The Sonnet: The Ultimate Marriage of Content and Form
A lyric poem is usually a short one that expresses a speaker's personal thoughts and feelings. As its Greek name indicates, a lyric was originally a poem sung to the accompaniment of a lyre, and lyrics to this day have retained a melodic quality. The elegy ( a poem of mourning, usually over the death of an individual), the ode (a complex and often lengthy lyric poem, written in a dignified formal style on some lofty or serious subject), and the sonnet are all forms of the lyric.
The sonnet is a lyric poem of fourteen lines, written in rhymed iambic pentameter, and focused on a single theme. Sonnets vary in structure and rhyme scheme, but are generally of three types:
Click on the following sonnet types to reveal information about that type. Click again to hide the information.
The Petrarchan or Italian Sonnet
The Italian sonnet is a form that originated in Italy in the thirteenth century. The Italian sonnet has two parts, an octave (eight lines) and a sestet (six lines). It is usually rhymed abbaabba cdecde. The two parts of the Italian sonnet play off each other in a variety of ways. Sometimes the octave raises a question, states a problem, or presents a brief narrative; and the sestet answers the question, solves the problem, or comments on the narrative.
The Italian sonnet is often called the Petrarchan sonnet because the Italian poet Francesco Petrarch used it so extensively. Petrarch dedicated more than three hundred sonnets to a woman named Laura.
The Shakespearean or English Sonnet
The Shakespearean sonnet, a form made famous by William Shakespeare, adjusts for the difficulty of rhyme in English and offers more rhymes than the Petrarchan.
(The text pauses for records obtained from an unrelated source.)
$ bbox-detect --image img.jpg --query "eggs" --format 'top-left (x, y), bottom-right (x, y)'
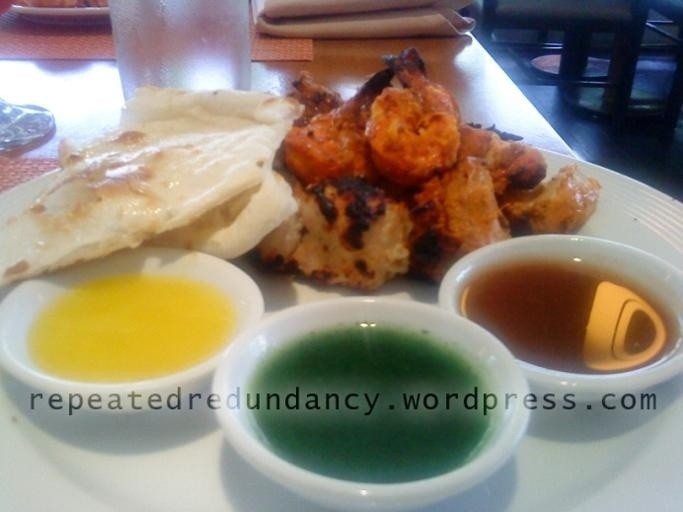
top-left (0, 85), bottom-right (307, 285)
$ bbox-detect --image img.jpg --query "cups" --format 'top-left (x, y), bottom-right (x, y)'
top-left (107, 0), bottom-right (251, 108)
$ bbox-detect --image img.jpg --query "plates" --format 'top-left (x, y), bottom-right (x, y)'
top-left (0, 136), bottom-right (681, 512)
top-left (434, 232), bottom-right (683, 408)
top-left (209, 294), bottom-right (533, 510)
top-left (0, 240), bottom-right (268, 409)
top-left (10, 3), bottom-right (111, 24)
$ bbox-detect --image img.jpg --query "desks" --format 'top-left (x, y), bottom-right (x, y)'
top-left (600, 1), bottom-right (682, 129)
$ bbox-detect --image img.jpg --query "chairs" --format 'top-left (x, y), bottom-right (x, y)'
top-left (480, 0), bottom-right (633, 118)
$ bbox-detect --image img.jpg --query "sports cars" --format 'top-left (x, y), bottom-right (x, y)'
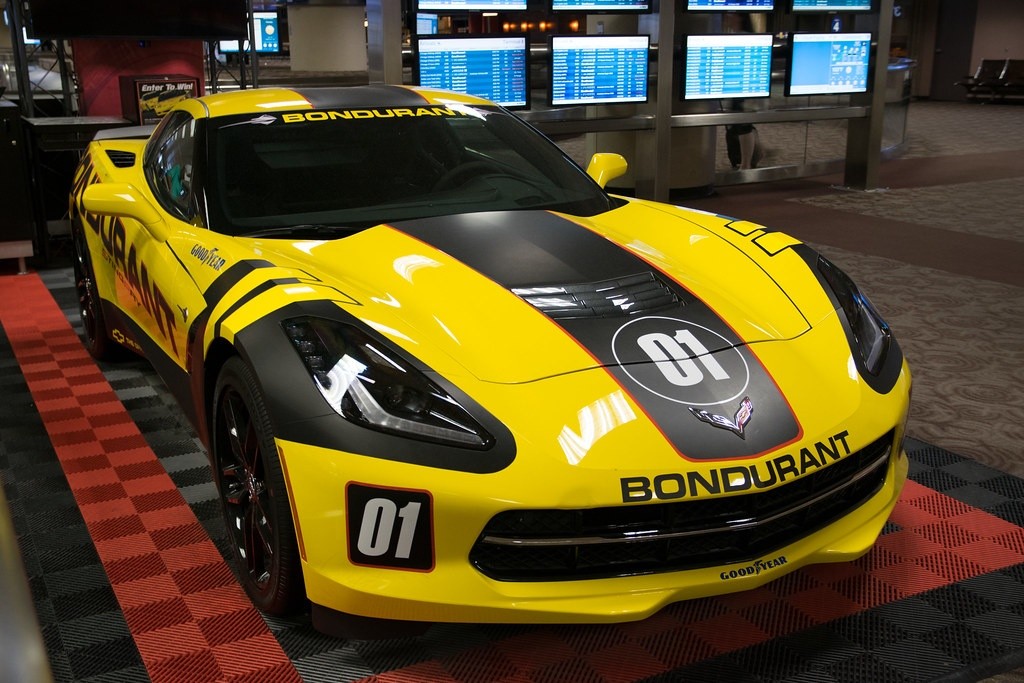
top-left (68, 87), bottom-right (914, 624)
top-left (152, 89), bottom-right (192, 116)
top-left (140, 90), bottom-right (159, 111)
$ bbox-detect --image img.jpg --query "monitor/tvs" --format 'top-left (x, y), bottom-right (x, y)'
top-left (218, 9), bottom-right (283, 54)
top-left (409, 0), bottom-right (872, 112)
top-left (19, 0), bottom-right (247, 41)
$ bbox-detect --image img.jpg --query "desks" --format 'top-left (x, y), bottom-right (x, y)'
top-left (21, 114), bottom-right (132, 266)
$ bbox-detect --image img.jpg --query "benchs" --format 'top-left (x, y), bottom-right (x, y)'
top-left (953, 59), bottom-right (1024, 105)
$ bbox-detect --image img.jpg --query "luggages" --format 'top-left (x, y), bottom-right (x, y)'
top-left (718, 98), bottom-right (762, 169)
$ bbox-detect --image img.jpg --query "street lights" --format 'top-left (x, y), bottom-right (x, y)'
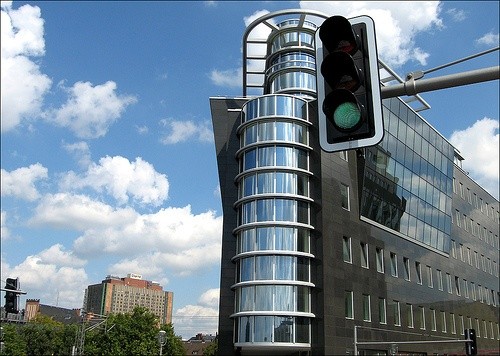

It consists of three quatrains (four-line stanzas) and a concluding couplet (two rhyming lines), with the rhyme scheme abab cdcd efef gg. Although the three quatrains may state and resolve a problem, as in the Petrarchan octave and sestet, in a typical Shakespearean sonnet, each quatrain usually explores a different aspect of the main theme, and the couplet then sums up the rest of the poem or draws a conclusion about it.
The Spenserian Sonnet
Named after Edmund Spenser, this sonnet also uses three quatrains and couplet but operates on fewer rhymes. It also interlocks those rhymes using the rhyme scheme abab bcbc cdcd ee.
Origins of the Sonnet
from "Reinventing the Sonnet" by Michael J. Bugeia
Writer's Digest, December 1996, page 14 (3)
Petrarch and Shakespeare did not invent the sonnets named after them. and Spenser combined elements of both older forms to invent his own. But the poet who masters that form usually will give it his or her name, as was the case with Petrarch and Shakespeare.
The inventor of the sonnet was Giacomo da Lentino, who in the mid-13th century adapted a folk song known as the strambotto. It rhymed abababab and gave him the octave. Another stanza pattern gave him the sestet. Finally a contemporary named Guittone d'Arezzo adapted the da Lentino sonnet into the current Petrarchan one.
The Shakespearean sonnet has a similar history. Sir Thomas Wyatt brought the form to England in the mid-16th century. But his friend Henry Howard had precious little to do in the Tower--on royalty's death row--and adapted the Wyatt version into the sonnet we still associate with the Bard.
Read the following Shakespearean sonnet. Notice the rhyme scheme and the iambic pentameter. Notice the overall structure of quatrains making an observation with concluding couplet commenting on that observation.
Ambivalent
© 1999 Stephen A. Miser
Some Christians stretch to far extent their hands
To hold both God and money, Christ and fame,
And soon have stretched themselves like rubber bands,
Between two different worlds they want to claim.
They will not choose, but try to live in each,
Unrealistic as it is to love
The riches, power, and fame, within their reach
While claiming that their treasures lie above.
And so the rubber banders stretch along,
Not knowing that they stand to forfeit all,
The world will laugh to hear their "Christian" song,
And God will weep to watch his children fall.
Because they fool themselves and do not choose,
Both world's they long to hold, they'll surely lose.
Do you see how the content of the message and the form of iambic pentameter, rhyme scheme, and overall format work together to create a sonnet? Remember this:
Anyone who can write a sonnet, can do just about anything!